Passage Start Marker

I can’t even begin to describe the emotions I’m feeling tonight, but I’m sure going to try! Holly has a new heart. It was the first thing I learned this morning. I was instantly thrilled for them, and overwhelmed with the shock of how quickly one was found. Within minutes I was crippled with the realization that another family was losing their baby, one they would not have had much time with. I felt so torn. I wanted to celebrate and break down in tears all at once.
As the day wore on, I thought a lot about Holly going back into the OR. I felt panicked as I thought of myself in Angela’s shoes. Was I ready to give my sweet girl over to Dr. Ross again? The first time I handed her over, I hardly knew her. I knew that she was beautiful, that she felt incredible in my arms, but I didn’t know her like I do now. Since then, I’ve learned what my little girl looks like when she smiles. I’ve learned that she feels safest when she’s wrapped tightly and no one can harm her. I’ve learned that she likes to be held in the cradle hold and not on your shoulder, that she likes you to angle her so that the soother will stay in her mouth while leaning against your body. I’ve discovered what it feels like to be stared at in public, but also how amazing it feels to proudly introduce her to a friend. She’s taught me that it doesn’t matter if people stare at the tube hanging out of your nose or the pudgy tummy that doesn’t fit into your pre-baby clothes! Hope has taught me that I’m stronger than I ever knew, that I can conquer any battle I set my mind to. My parents always told me that I was stubborn, I just never realized I could be stubborn about survival as well. I’ve learned from Hope that we can love God with our entire hearts, but have nothing to say to him. That although I never felt angry with God, I still wished he had given Hope a whole heart. I sometimes wonder why He allows Hope to be poked 15 times before an IV line can be placed, why she clotted, why her belly is distended and why she had 2 line infections. Sometimes I would look into her pussy eye from her blocked tear duct and wonder, “doesn’t she have enough things to make her uncomfortable?” Yet, through some miracle, I still trust Him with her in the end, completely. So, am I ready to hand her over to Dr. Ross again? No, but I will and not because I trust Dr. Ross, but because I trust God’s plan for Hope’s life.

Passage End Marker

- Required actions:
1. In the passage, what four things does the writer wonder why God allows to happen to Hope?
2. According to the passage, how does the writer's little girl like to be held?
3. Reproduce the passage between "I can’t even" and "all at once.", inclusive.
The rows play no part in this work.

Recorded information Start Marker

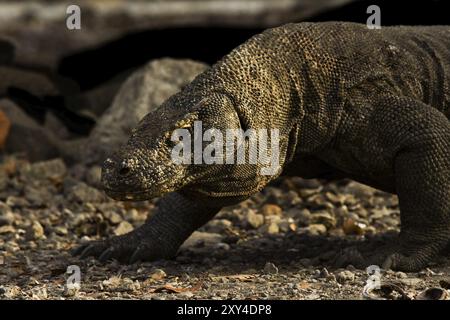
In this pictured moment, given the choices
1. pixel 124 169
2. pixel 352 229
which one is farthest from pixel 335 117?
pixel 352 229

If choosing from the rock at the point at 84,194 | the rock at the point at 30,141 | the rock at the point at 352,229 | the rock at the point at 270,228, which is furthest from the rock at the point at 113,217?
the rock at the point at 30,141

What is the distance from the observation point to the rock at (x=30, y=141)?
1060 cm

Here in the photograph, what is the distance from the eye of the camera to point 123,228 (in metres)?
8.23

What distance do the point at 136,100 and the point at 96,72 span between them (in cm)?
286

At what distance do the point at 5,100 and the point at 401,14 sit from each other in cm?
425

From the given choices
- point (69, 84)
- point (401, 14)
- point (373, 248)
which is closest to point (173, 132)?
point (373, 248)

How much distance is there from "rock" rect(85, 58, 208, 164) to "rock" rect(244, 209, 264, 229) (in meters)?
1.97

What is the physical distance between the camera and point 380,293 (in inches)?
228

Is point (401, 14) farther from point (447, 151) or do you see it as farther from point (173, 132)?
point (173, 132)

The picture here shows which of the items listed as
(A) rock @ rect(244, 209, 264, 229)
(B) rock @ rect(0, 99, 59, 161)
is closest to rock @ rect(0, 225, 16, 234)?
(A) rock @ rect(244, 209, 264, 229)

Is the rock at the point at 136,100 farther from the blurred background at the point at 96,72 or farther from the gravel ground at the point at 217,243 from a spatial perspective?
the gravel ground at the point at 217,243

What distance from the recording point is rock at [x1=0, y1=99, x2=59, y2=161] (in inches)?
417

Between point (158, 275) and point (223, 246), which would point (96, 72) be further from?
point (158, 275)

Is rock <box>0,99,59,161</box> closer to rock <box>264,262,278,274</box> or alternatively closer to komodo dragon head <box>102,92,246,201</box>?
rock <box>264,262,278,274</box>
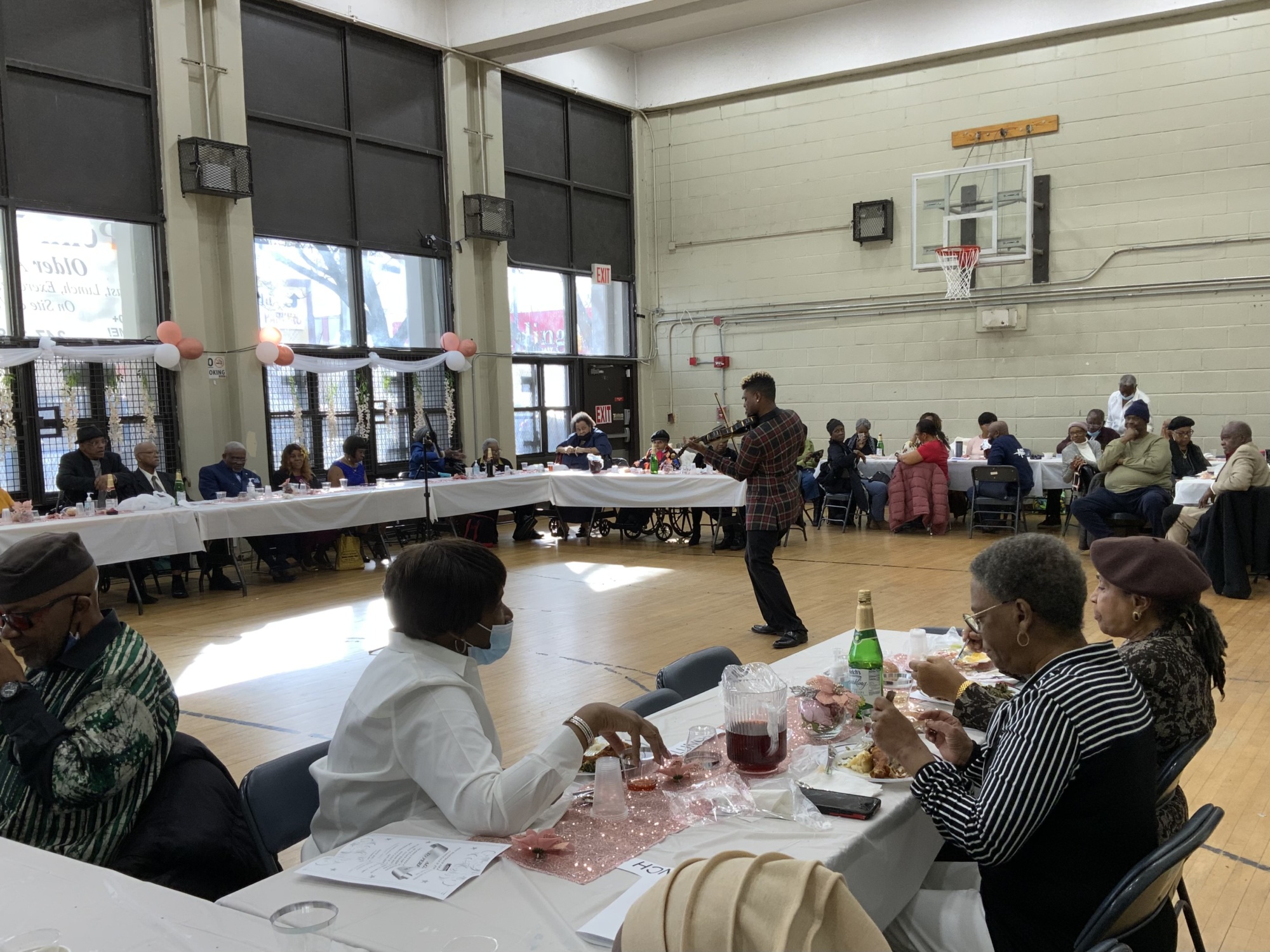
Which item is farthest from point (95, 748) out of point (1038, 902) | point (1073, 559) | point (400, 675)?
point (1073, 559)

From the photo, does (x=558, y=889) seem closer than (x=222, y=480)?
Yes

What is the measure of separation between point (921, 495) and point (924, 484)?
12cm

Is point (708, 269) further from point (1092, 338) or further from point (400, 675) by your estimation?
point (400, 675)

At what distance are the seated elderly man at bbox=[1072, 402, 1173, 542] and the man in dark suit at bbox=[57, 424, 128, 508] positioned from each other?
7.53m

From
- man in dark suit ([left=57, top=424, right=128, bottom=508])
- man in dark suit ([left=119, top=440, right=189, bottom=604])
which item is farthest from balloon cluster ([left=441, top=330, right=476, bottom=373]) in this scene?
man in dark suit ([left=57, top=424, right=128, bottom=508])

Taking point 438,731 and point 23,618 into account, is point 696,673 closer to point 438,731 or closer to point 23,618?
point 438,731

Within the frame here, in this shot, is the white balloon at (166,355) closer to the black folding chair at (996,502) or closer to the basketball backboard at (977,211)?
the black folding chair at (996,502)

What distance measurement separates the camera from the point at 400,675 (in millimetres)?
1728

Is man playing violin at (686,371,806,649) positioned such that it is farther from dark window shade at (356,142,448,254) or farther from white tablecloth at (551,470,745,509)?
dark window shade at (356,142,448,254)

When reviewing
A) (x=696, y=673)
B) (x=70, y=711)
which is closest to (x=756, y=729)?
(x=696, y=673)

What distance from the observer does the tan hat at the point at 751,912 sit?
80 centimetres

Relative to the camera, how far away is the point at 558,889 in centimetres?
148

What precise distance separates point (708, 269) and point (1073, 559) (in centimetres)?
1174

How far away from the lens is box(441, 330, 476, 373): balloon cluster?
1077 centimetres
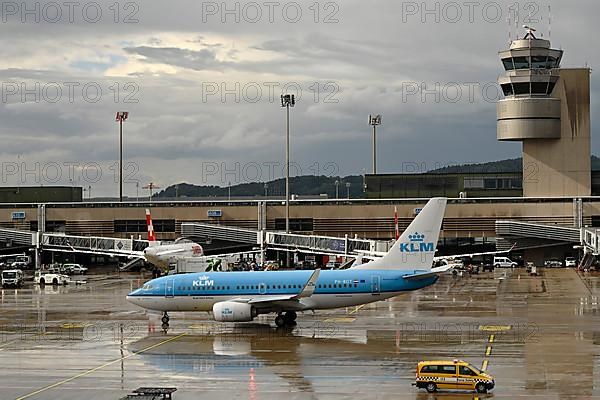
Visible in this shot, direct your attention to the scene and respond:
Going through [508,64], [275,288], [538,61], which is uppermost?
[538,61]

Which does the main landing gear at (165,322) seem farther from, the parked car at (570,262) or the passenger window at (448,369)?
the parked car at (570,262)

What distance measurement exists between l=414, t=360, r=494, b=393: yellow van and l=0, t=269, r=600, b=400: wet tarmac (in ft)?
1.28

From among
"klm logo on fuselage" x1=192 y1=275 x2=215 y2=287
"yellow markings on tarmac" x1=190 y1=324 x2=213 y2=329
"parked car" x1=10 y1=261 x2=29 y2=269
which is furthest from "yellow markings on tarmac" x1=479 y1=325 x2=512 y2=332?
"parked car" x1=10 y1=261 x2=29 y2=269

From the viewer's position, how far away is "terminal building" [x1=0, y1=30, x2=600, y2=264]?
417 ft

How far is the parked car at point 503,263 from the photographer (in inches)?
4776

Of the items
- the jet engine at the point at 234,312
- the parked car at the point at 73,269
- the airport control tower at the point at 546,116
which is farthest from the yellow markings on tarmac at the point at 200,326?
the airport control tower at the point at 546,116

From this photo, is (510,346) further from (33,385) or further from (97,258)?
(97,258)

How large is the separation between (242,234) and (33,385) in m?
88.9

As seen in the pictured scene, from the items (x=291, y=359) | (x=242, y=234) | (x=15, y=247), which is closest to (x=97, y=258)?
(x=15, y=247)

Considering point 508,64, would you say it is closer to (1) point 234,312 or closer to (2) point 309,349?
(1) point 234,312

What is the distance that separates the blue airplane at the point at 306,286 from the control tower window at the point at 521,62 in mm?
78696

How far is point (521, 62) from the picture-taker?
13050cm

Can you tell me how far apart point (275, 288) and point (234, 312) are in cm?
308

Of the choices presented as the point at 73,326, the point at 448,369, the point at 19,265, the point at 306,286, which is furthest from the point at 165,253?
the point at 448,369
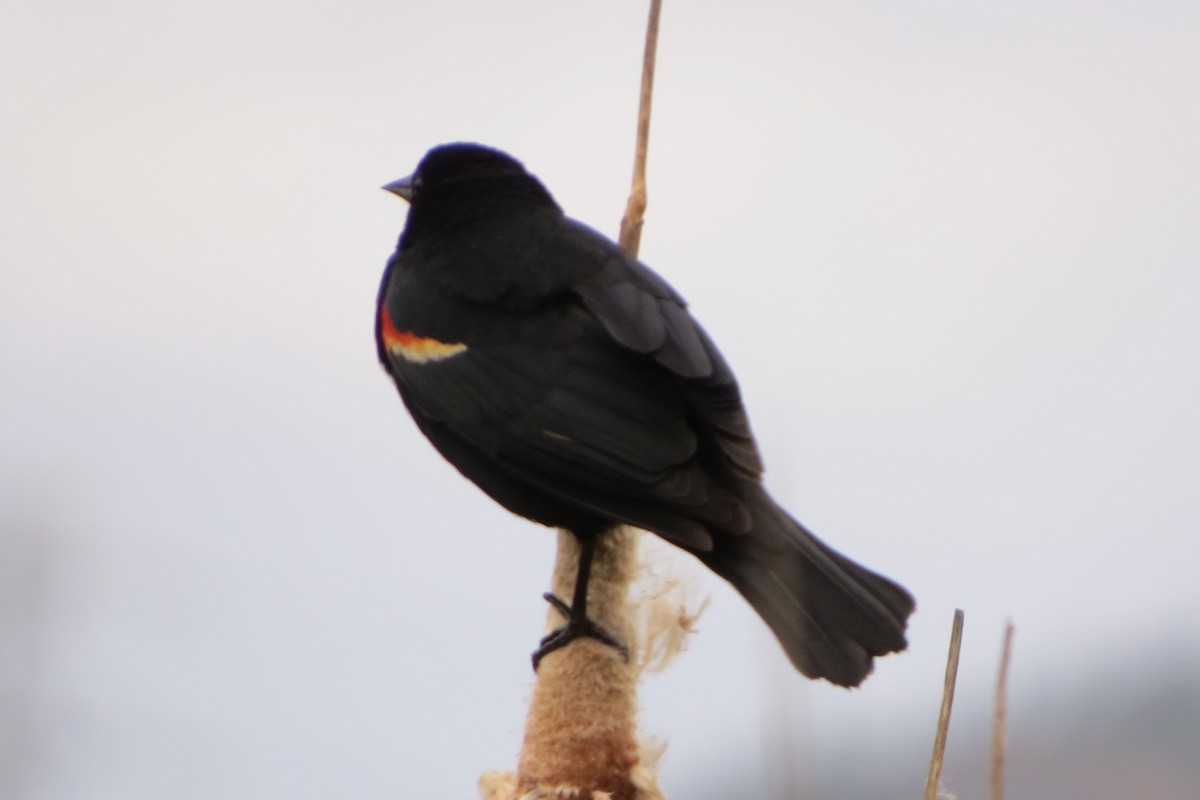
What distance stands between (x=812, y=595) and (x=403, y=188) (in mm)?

Recorded information End Marker
Recorded information Start Marker

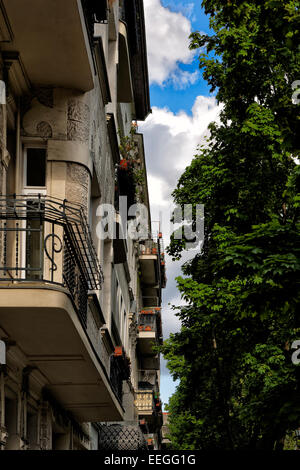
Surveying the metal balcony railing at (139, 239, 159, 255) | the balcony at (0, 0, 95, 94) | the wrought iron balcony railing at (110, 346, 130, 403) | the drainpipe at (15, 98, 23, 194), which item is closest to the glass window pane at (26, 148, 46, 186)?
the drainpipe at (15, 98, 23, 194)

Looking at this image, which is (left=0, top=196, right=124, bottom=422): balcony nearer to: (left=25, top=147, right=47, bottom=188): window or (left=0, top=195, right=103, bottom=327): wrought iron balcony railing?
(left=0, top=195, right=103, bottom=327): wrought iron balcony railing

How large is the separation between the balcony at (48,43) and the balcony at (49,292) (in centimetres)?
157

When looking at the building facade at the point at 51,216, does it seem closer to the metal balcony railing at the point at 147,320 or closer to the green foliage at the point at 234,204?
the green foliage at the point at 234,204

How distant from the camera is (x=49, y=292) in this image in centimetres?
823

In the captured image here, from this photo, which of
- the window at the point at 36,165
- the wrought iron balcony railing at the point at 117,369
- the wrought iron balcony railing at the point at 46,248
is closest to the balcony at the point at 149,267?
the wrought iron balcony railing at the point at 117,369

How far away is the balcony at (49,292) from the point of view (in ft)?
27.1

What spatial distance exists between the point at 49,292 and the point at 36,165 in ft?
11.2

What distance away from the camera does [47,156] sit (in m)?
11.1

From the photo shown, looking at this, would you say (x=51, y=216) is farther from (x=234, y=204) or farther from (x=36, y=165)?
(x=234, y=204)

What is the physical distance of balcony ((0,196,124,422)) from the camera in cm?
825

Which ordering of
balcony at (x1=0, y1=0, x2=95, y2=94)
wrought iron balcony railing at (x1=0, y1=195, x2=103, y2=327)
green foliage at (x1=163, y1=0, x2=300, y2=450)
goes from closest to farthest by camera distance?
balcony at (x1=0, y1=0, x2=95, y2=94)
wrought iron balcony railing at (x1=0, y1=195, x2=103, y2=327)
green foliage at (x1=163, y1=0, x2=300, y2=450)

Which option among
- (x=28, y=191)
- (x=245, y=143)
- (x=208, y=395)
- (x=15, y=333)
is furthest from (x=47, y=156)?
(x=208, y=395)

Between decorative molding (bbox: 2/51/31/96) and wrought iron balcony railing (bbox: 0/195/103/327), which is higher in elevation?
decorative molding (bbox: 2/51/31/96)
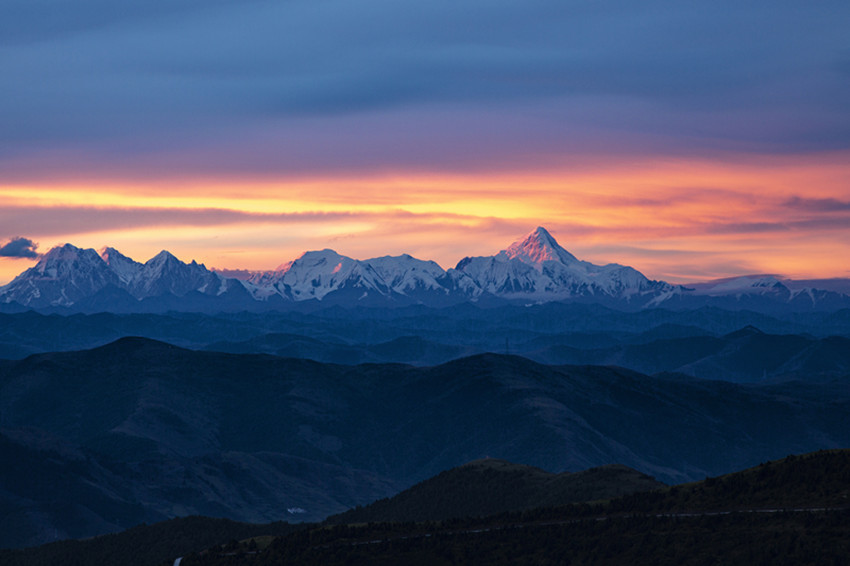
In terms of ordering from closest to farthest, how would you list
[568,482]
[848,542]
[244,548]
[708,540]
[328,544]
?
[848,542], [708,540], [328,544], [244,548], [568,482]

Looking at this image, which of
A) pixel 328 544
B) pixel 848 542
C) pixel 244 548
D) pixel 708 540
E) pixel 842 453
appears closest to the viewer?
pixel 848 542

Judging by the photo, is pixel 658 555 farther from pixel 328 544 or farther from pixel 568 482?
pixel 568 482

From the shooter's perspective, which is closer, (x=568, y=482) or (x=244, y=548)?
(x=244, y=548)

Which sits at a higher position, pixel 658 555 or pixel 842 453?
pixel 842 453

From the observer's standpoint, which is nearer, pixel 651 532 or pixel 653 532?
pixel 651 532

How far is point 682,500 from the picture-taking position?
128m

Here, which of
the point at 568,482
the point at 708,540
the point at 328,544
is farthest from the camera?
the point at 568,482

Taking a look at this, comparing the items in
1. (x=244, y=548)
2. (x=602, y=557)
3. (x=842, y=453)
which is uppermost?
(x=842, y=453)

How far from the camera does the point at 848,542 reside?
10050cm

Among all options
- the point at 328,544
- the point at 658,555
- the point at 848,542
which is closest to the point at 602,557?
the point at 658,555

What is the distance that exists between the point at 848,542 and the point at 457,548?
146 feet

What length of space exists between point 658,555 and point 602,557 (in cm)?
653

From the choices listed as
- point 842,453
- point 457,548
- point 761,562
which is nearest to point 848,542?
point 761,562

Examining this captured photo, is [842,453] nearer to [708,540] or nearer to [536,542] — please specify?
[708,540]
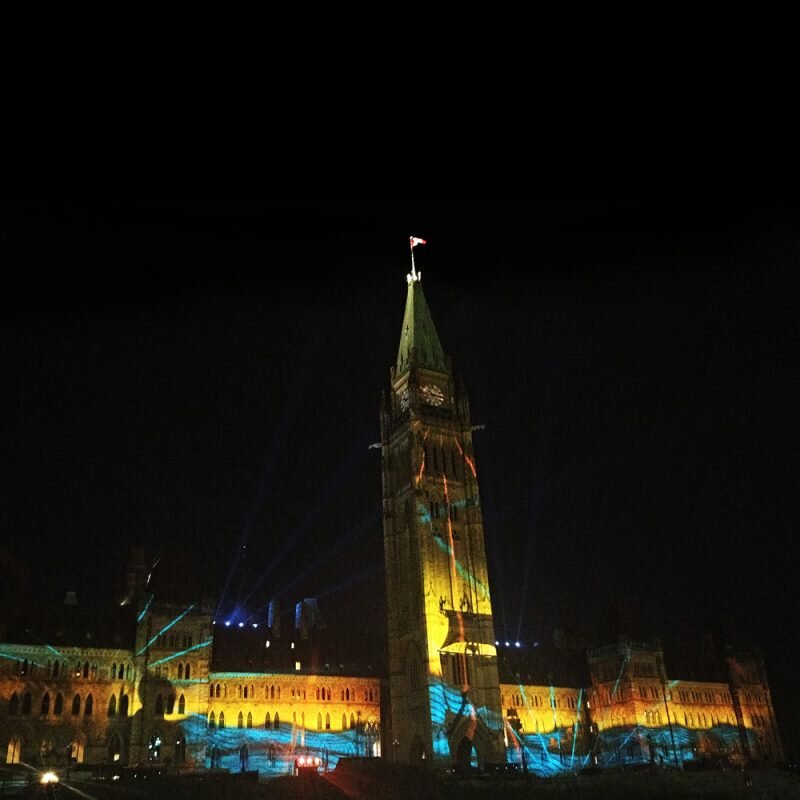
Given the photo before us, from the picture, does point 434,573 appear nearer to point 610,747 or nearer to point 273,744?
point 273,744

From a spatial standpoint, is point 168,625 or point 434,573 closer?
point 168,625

Recorded information End Marker

- Answers for this exercise:
1. Hope being poked 15 times before an IV line can be placed, her clotting, her distended belly, and her 2 line infections.

2. In the cradle hold, not on your shoulder.

3.
I can’t even begin to describe the emotions I’m feeling tonight, but I’m sure going to try! Holly has a new heart. It was the first thing I learned this morning. I was instantly thrilled for them, and overwhelmed with the shock of how quickly one was found. Within minutes I was crippled with the realization that another family was losing their baby, one they would not have had much time with. I felt so torn. I wanted to celebrate and break down in tears all at once.